## start PROVIDED RECORDS

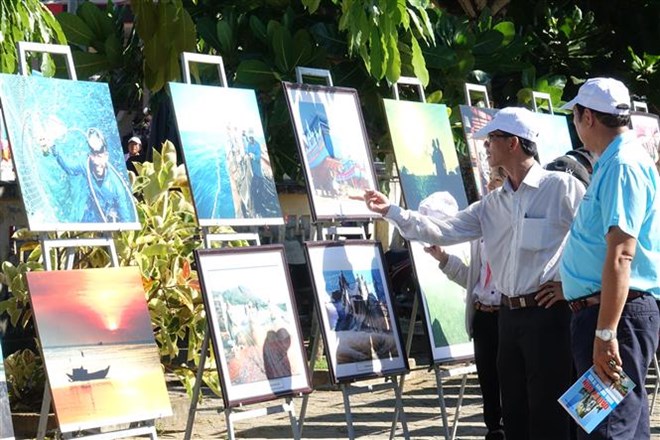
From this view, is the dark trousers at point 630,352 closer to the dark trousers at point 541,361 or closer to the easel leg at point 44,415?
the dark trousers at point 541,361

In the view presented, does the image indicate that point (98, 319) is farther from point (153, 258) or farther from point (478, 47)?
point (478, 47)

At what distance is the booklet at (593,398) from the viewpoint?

## end PROVIDED RECORDS
## start PROVIDED RECORDS

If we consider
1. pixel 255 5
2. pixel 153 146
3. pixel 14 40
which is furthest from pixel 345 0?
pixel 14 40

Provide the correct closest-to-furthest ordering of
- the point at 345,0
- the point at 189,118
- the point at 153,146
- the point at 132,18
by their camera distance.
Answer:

## end PROVIDED RECORDS

**DIRECTIVE**
Rescale the material starting with the line that contains "In the view" and going on through the line that contains "At what distance". Reproduce only those lines, requests included, and multiply every coordinate in the answers by 0.9, rounding to whole numbers with halves rounded up, while leaving the requests unchanged.

**ANSWER TO THIS TASK**
In the view presented, does the image indicate that point (98, 319) is farther from point (153, 258) or farther from point (478, 47)?
point (430, 42)

At what distance is the booklet at (593,398) from the viewpoint?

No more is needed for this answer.